Dexamethasone improves vascular hyporeactivity induced by LPS in vivo by modulating ATP-sensitive potassium channels activity

Abstract

(1) Septic shock represents an important risk factor for patients critically ill. This pathology has been largely demonstrated to be a result of a myriad of events. Glucocorticoids represent the main pharmacological therapy used in this pathology. (2) Previously we showed that ATP-sensitive potassium (KATP) channels are involved in delayed vascular hyporeactivity in rats (24 h after Escherichia coli lipopolysaccharide (LPS) injection).
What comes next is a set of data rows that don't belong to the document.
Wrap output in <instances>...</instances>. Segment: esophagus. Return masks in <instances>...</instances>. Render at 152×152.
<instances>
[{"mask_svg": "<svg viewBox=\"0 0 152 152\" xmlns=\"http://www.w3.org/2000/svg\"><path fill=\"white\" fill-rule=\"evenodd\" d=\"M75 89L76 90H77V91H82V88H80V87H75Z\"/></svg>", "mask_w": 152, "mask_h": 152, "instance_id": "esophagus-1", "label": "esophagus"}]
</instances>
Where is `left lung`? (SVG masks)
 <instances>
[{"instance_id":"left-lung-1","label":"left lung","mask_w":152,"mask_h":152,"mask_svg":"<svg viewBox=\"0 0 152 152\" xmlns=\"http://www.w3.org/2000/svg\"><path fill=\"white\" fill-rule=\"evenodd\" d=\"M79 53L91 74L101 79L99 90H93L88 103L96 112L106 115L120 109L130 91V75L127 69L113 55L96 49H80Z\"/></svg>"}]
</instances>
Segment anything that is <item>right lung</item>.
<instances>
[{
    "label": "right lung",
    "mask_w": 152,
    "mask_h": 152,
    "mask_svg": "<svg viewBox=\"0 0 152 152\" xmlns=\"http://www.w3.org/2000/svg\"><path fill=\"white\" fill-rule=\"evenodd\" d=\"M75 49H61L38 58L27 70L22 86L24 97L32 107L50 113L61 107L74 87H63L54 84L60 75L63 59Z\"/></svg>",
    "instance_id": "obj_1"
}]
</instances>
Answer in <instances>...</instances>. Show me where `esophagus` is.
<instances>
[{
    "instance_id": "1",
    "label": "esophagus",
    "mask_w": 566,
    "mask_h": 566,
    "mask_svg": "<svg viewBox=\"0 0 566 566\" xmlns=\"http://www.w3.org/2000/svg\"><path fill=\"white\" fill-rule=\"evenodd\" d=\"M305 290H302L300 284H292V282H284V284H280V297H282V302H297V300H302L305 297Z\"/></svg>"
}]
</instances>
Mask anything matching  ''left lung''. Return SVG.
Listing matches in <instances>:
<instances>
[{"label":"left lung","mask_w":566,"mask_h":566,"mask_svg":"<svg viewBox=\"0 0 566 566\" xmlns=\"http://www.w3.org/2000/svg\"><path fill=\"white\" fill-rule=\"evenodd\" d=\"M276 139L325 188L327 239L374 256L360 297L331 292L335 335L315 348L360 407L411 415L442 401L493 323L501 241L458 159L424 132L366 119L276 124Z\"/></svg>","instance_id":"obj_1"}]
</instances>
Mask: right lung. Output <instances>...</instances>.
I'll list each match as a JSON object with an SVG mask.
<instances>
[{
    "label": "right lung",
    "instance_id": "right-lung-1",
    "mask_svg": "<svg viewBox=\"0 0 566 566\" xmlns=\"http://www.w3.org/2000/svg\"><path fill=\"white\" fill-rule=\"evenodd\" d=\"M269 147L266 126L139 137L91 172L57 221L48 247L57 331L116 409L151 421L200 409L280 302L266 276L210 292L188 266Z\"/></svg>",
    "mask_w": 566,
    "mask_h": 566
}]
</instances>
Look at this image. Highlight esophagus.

In LPS-treated rats, we observed a significant hyporeactivity to phenylephrine (PE) that was reverted by glybenclamide (GLB), and a significant increase in cromakalim (CRK)-induced hypotension. (3) We evaluated the effect of dexamethasone (DEX 8 mg kg-1 i.p.) whether on hyporeactivity to PE or on hyperreactivity to CRK administration, in vivo, in a model of LPS (8 x 106 U kg-1 i.p.)-induced endotoxemia in urethane-anaesthetised rats. (4) DEX treatment significantly reduced, in a time-dependent manner, the increased hypotensive effect induced by CRK in LPS-treated rats. This effect was significantly (P<0.05) reverted by the glucocorticoid receptor antagonist RU38486 (6.6 mg kg-1 i.p.). (5) GLB-induced hypertension (40 mg kg-1 i.p.), in LPS-treated rats, was significantly inhibited by DEX if administered at the same time of LPS. (6) Simultaneous administration of DEX and LPS to rats completely abolished the hyporeactivity to PE observed after 24 h from LPS injection. (7) In conclusion, our results suggest that the beneficial effect of DEX in endotoxemia could be ascribed, at least in part, to its ability to interfere with KATP channel activation induced by LPS. This interaction may explain the improvement of vascular reactivity to PE, mediated by DEX, in LPS-treated rats, highlighting a new pharmacological activity to the well-known anti-inflammatory properties of glucocorticoids.

Figure 1

DEX (8 mg kg⁻¹; i.p.) was administered together with LPS or saline (DEX-0), 18 h (DEX-18) or 23 h (DEX-23) after LPS or saline injection. In another set of experiments, RU38486 was administered 0.5 h before LPS or LPS+DEX or saline only. At 24 h after LPS or saline haemodynamic studies were performed, at this same time point, we analysed CRK- or GTN-induced hypotension and PE or GLB increase in MAP.

Figure 2

(a) Time-dependent effect of DEX (8 mg kg⁻¹; i.p.) on CRK (150 μg kg⁻¹; i.v.)-induced hypotension in saline- or LPS-treated rats. DEX was administered at 0, 18 or 23 h after LPS or saline injection, (b) Effect of DEX-0 on GTN (500 μg kg⁻¹; i.v.)-induced hypotension in saline- or LPS-treated rats. Data are expressed as mean±s.e.m. of five to eight separate experiments and calculated as percentage of hypotension of MAP versus each basal value. *P<0.05 versus saline-treated rats; ^#P<0.05 versus LPS-treated rats; ^##P<0.005 versus LPS-treated rats.

Figure 3

Effect of RU 38486 (6.6 mg kg⁻¹; i.p.) on CRK (150 μg kg⁻¹; i.v.)-induced hypotension in the presence of DEX-0 (8 mg kg⁻¹; i.p.), in saline- and LPS-treated rats. Data are expressed as mean±s.e.m. of five to eight separate experiments and calculated as percentage of hypotension of MAP versus each basal value. P<0.05 versus LPS-treated rats; ^##P<0.005 versus LPS-treated rats.

Figure 4

Effect of DEX-0 (8 mg kg⁻¹; i.p.), DEX-18 or DEX-23 on GLB (40 mg kg⁻¹; i.p.) increase in MAP in LPS-treated rats. Data are expressed as mean ±s.e.m. of 6–8 separate experiments and calculated as percentage of increase in MAP versus each basal value. ^#P<0.05 versus LPS alone; **P<0.01 versus saline.

Figure 5

DEX-0 (8 mg kg⁻¹; i.p; simultaneously with LPS) effect on the hyporeactivity to PE (30 μg kg⁻¹, i.v.) in LPS-treated rat. Data are expressed as mean±s.e.m. of five to six separate experiments and calculated as increase in MAP (%) versus basal value. ^#P<0.05 versus saline-treated rats; *P<0.05 versus LPS+DEX-0-treated rats.